**Given text:**
----------------------------------------

I use non-client/customer specific applications of my projects due to privacy, but I would still like to showcase what I have built, so I use public datasets. This project is cross-published on Github and Kaggle.
The Internet Movie Database also known as IMDB is the best place on the Internet to find information about Hollywood productions, TV shows and movies.
A dataset with 25000 movie reviews from IMDB was compiled by the Keras team. It is great for demonstrating how Long Short-Term Memory (LSTM), a type of Recurrent Neural Network (RNN) can be used.
This uses a neural network, a network of processing nodes (perceptrons/neurons) which activate or not dependent upon the mathematical activation equation. These mathematical neurons mimic how we think as humans with our biological neurons. The defacto type of RNN, LSTM is used in this project. As noted by a very good WikiPedia article, early RNNs had a vanishing gradient problem, so there is nothing to train against.
Unlike feedforward neural networks, which process data in a single pass, RNNs process data across multiple time steps, making them well-adapted for modelling and processing text, speech, and time series.
During 2022 and 2023, when I originally learned how to work with Tensorflow and Keras, I learned about various ways to use Keras, and this project is to highlight my use of an RNN, LSTM type. Now in 2024, Keras can be run on top of JAX, Tensorflow, or PyTorch.
Here I will use Tensorflow and Keras, to supplt the dataset and use the LSTM.
While the dataset as provided has 25000 reviews in total, I will use 20000 samples, limit each review to a maximum of 150 words, training the model with 15000 samples, and validating the model with 5000 samples. After the model is run, I will be able to determine the number of trainiable parameters are in the model with this build.

----------------------------------------

**Recorded data:**

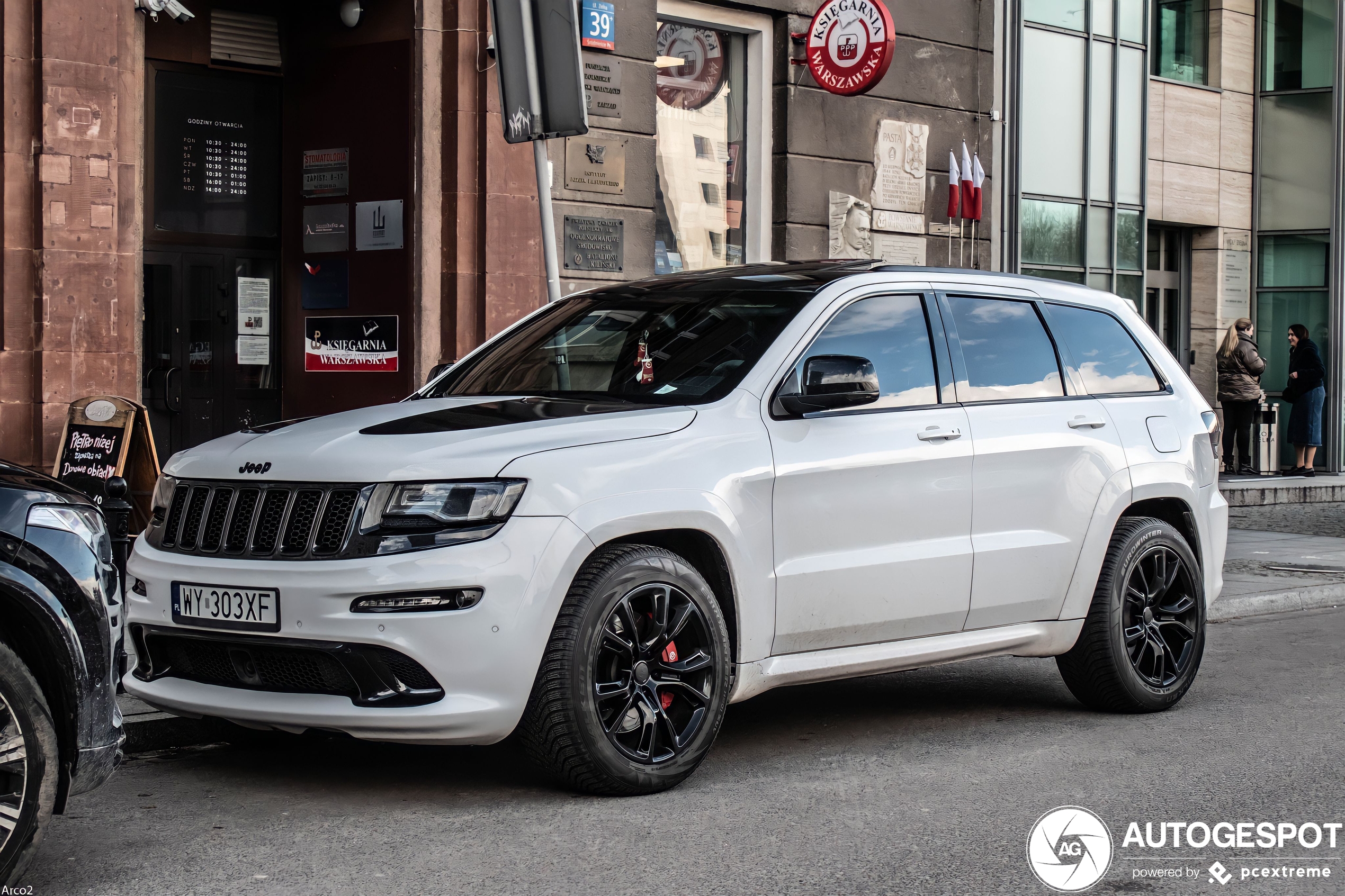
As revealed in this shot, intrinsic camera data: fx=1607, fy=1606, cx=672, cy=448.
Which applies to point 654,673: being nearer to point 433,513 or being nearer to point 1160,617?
point 433,513

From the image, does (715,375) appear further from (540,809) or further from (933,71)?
(933,71)

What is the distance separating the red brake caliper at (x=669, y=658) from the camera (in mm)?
5191

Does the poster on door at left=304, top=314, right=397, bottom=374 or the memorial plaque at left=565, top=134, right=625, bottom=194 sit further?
the memorial plaque at left=565, top=134, right=625, bottom=194

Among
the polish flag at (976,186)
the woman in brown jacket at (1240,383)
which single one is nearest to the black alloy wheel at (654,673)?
the polish flag at (976,186)

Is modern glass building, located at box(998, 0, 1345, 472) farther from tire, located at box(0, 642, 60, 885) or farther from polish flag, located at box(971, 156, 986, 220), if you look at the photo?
tire, located at box(0, 642, 60, 885)

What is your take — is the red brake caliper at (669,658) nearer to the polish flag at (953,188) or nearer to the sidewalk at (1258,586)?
the sidewalk at (1258,586)

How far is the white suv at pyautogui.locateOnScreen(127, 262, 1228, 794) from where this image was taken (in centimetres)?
483

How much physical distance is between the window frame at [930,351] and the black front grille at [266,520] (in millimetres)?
1578

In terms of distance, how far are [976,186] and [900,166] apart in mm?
1085

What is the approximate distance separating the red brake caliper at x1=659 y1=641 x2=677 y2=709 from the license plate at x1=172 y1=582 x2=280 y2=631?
1224mm

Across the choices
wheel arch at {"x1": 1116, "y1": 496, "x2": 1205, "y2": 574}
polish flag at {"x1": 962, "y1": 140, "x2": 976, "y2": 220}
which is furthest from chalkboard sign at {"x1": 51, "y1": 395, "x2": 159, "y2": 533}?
polish flag at {"x1": 962, "y1": 140, "x2": 976, "y2": 220}

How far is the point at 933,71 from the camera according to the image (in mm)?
16234

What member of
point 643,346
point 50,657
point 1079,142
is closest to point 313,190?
point 643,346

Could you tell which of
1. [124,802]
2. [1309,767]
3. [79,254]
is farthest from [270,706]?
[79,254]
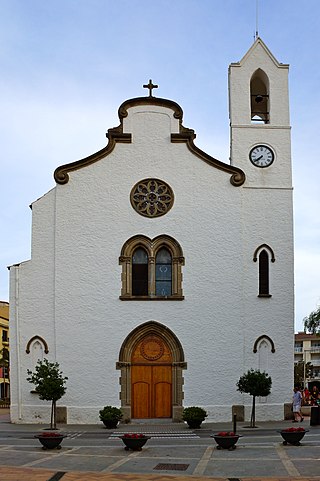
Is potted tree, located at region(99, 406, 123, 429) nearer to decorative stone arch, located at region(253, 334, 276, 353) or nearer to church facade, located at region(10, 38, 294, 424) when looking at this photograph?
church facade, located at region(10, 38, 294, 424)

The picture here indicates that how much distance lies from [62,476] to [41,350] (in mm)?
13329

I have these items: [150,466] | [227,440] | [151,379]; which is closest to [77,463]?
[150,466]

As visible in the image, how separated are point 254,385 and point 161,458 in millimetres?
8729

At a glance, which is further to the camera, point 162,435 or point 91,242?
point 91,242

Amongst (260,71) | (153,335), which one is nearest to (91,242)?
(153,335)

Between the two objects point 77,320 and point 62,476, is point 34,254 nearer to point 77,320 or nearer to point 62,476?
point 77,320

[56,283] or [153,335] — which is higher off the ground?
[56,283]

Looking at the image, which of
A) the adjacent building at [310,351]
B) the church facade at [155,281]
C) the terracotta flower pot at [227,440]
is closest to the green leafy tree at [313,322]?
the church facade at [155,281]

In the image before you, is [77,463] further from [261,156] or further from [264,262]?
[261,156]

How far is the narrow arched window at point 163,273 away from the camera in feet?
90.9

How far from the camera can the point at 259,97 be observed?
30719 mm

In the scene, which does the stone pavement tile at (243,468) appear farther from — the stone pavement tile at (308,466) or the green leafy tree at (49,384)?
the green leafy tree at (49,384)

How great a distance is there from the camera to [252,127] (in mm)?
29672

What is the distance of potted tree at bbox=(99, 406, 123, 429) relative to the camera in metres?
25.1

----------------------------------------

**Exercise aim:**
Reproduce the passage of the IMDB LSTM project text between "During 2022 and" and "use the LSTM.", inclusive.

**Result for this task:**
During 2022 and 2023, when I originally learned how to work with Tensorflow and Keras, I learned about various ways to use Keras, and this project is to highlight my use of an RNN, LSTM type. Now in 2024, Keras can be run on top of JAX, Tensorflow, or PyTorch.
Here I will use Tensorflow and Keras, to supplt the dataset and use the LSTM.